Texto de lectura »

■ ■ ■

Después, los pescadores llevan a casa el misterio. La gente sencilla siempre
tiene espacio para albergar el misterio. Tal vez hemos reducido nuestro
hablar del misterio a una explicación racional; pero en la gente, el
misterio entra por el corazón. En la casa de los pobres, Dios siempre
encuentra sitio.
Los pescadores «agasalham»: arropan el misterio de la Virgen que han
pescado, como si tuviera frío y necesitara calor. Dios pide que se le
resguarde en la parte más cálida de nosotros mismos: el corazón. Después
será Dios quien irradie el calor que necesitamos, pero primero entra con la
astucia de quien mendiga. Los pescadores cubren el misterio de la Virgen con
el pobre manto de su fe. Llaman a los vecinos para que vean la belleza
encontrada, se reúnen en torno a ella, cuentan sus penas en su presencia y
le encomiendan sus preocupaciones. Hacen posible así que las intenciones de
Dios se realicen: una gracia, y luego otra; una gracia que abre a otra; una
gracia que prepara a otra. Dios va desplegando gradualmente la humildad
misteriosa de su fuerza.
Hay mucho que aprender de esta actitud de los pescadores. Una iglesia que da
espacio al misterio de Dios; una iglesia que alberga en sí misma este
misterio, de manera que pueda maravillar a la gente, atraerla. Sólo la
belleza de Dios puede atraer. El camino de Dios es el de la atracción. A
Dios, uno se lo lleva a casa. Él despierta en el hombre el deseo de tenerlo
en su propia vida, en su propio hogar, en el propio corazón. Él despierta en
nosotros el deseo de llamar a los vecinos para dar a conocer su belleza. La
misión nace precisamente de este hechizo divino, de este estupor del
encuentro. Hablamos de la misión, de Iglesia misionera. Pienso en los
pescadores que llaman a sus vecinos para que vean el misterio de la Virgen.
Sin la sencillez de su actitud, nuestra misión está condenada al fracaso.

■ ■ ■

Material proporcionado »
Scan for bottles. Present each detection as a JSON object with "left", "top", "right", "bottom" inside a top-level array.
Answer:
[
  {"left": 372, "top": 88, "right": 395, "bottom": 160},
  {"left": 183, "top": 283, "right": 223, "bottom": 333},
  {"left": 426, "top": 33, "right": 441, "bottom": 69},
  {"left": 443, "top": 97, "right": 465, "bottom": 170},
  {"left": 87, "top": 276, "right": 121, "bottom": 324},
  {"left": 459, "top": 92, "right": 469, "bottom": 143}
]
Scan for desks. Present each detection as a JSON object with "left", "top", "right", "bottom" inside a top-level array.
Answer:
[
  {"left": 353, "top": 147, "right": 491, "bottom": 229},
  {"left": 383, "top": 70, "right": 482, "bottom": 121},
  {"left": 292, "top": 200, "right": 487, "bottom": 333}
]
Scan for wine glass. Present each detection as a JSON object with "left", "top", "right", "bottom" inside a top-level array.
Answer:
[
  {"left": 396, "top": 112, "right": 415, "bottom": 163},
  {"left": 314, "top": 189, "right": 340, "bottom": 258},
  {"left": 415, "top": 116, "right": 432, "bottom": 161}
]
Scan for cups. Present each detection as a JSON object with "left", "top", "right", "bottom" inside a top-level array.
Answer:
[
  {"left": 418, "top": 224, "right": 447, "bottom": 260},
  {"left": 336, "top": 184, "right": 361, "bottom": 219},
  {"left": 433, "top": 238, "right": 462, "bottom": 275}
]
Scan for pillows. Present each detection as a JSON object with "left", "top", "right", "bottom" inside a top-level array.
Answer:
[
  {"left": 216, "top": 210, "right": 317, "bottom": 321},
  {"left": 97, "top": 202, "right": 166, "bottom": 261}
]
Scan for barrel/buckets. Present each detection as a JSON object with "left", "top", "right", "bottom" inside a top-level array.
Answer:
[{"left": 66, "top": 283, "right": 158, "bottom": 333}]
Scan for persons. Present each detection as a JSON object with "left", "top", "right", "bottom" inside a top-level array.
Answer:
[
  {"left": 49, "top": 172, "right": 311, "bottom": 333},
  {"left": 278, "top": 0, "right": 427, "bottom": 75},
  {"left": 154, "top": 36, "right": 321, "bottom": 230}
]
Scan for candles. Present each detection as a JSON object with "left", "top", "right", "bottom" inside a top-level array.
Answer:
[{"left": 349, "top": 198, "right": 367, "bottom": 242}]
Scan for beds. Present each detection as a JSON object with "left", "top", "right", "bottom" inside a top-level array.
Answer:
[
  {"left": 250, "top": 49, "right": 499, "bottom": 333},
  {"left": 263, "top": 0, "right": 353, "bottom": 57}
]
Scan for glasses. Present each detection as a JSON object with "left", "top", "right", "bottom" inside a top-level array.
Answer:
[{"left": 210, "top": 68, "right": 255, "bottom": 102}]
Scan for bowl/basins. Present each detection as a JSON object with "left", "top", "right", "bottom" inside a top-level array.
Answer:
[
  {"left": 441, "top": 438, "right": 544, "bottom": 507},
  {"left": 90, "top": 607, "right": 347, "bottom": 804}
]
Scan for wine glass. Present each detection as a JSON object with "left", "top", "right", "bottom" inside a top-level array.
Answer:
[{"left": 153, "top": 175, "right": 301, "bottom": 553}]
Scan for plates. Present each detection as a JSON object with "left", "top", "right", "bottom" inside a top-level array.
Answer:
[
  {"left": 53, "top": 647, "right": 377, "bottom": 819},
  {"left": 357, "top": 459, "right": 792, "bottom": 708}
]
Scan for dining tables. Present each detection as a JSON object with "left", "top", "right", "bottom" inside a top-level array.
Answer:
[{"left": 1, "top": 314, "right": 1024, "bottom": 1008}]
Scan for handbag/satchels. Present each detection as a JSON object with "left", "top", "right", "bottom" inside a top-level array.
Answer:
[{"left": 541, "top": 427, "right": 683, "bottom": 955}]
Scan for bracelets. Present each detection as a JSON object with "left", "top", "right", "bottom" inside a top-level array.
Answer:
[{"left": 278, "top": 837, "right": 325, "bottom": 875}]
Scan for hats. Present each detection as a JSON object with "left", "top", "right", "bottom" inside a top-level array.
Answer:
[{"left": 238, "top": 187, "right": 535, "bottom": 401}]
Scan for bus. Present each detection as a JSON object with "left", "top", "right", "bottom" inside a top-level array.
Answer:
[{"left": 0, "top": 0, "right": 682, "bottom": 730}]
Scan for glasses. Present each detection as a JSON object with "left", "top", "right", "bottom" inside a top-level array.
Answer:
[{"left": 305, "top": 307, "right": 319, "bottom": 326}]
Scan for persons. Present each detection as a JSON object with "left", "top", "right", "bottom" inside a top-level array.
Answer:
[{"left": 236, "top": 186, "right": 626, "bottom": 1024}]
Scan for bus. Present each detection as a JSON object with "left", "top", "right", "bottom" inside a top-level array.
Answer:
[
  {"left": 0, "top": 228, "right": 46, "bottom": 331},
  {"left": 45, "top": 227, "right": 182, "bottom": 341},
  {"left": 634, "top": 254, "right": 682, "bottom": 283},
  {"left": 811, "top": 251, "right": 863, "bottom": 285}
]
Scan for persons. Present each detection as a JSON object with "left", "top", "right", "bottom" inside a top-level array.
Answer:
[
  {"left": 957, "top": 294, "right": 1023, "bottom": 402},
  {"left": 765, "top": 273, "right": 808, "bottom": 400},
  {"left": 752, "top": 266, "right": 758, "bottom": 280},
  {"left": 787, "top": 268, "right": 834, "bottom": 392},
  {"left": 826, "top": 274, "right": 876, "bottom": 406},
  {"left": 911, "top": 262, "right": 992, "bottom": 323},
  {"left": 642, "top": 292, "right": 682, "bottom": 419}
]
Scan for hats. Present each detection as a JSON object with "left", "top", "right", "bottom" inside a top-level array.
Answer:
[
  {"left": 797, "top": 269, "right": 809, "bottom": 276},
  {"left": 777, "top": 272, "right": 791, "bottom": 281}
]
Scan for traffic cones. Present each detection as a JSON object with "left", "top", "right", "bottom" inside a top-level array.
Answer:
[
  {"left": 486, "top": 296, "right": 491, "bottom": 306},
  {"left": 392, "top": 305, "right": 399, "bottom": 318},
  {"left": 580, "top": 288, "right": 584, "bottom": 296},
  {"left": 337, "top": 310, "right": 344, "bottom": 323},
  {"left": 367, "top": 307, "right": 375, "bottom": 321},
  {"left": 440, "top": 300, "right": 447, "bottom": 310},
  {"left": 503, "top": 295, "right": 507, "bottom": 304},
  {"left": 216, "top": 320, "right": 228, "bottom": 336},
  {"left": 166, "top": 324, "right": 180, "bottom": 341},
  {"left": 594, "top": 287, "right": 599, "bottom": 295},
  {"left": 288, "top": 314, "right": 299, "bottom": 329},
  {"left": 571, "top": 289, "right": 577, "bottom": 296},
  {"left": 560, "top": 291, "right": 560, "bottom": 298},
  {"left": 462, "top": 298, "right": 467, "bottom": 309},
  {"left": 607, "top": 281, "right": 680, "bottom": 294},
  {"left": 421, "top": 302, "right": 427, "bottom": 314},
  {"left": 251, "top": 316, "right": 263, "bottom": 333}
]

■ ■ ■

Tareas a realizar »
a: Por favor, transcribe tal cual el fragmento del texto sobre los pescadores que va desde "Hay mucho que" hasta "de la Virgen.".
b: Pasa al inglés esta oración del texto sobre los pescadores: «Sólo la belleza de Dios puede atraer.»
c: Prolonga el texto sobre los pescadores y el misterio de la Virgen a partir de su última oración.

Respuestas por tarea »
a:
Hay mucho que aprender de esta actitud de los pescadores. Una iglesia que da
espacio al misterio de Dios; una iglesia que alberga en sí misma este
misterio, de manera que pueda maravillar a la gente, atraerla. Sólo la
belleza de Dios puede atraer. El camino de Dios es el de la atracción. A
Dios, uno se lo lleva a casa. Él despierta en el hombre el deseo de tenerlo
en su propia vida, en su propio hogar, en el propio corazón. Él despierta en
nosotros el deseo de llamar a los vecinos para dar a conocer su belleza. La
misión nace precisamente de este hechizo divino, de este estupor del
encuentro. Hablamos de la misión, de Iglesia misionera. Pienso en los
pescadores que llaman a sus vecinos para que vean el misterio de la Virgen.

b: Only the beauty of God can attract.

c:
La Iglesia siempre tiene necesidad apremiante de no olvidar la lección de
Aparecida, no la puede desatender. Las redes de la Iglesia son frágiles,
quizás remendadas; la barca de la Iglesia no tiene la potencia de los
grandes transatlánticos que surcan los océanos. Y, sin embargo, Dios quiere
manifestarse precisamente a través de nuestros medios, medios pobres, porque
siempre es él quien actúa.
Queridos hermanos, el resultado del trabajo pastoral no se basa en la
riqueza de los recursos, sino en la creatividad del amor. Ciertamente es
necesaria la tenacidad, el esfuerzo, el trabajo, la planificación, la
organización, pero hay que saber ante todo que la fuerza de la Iglesia no
reside en sí misma sino que está escondida en las aguas profundas de Dios,
en las que ella está llamada a echar las redes.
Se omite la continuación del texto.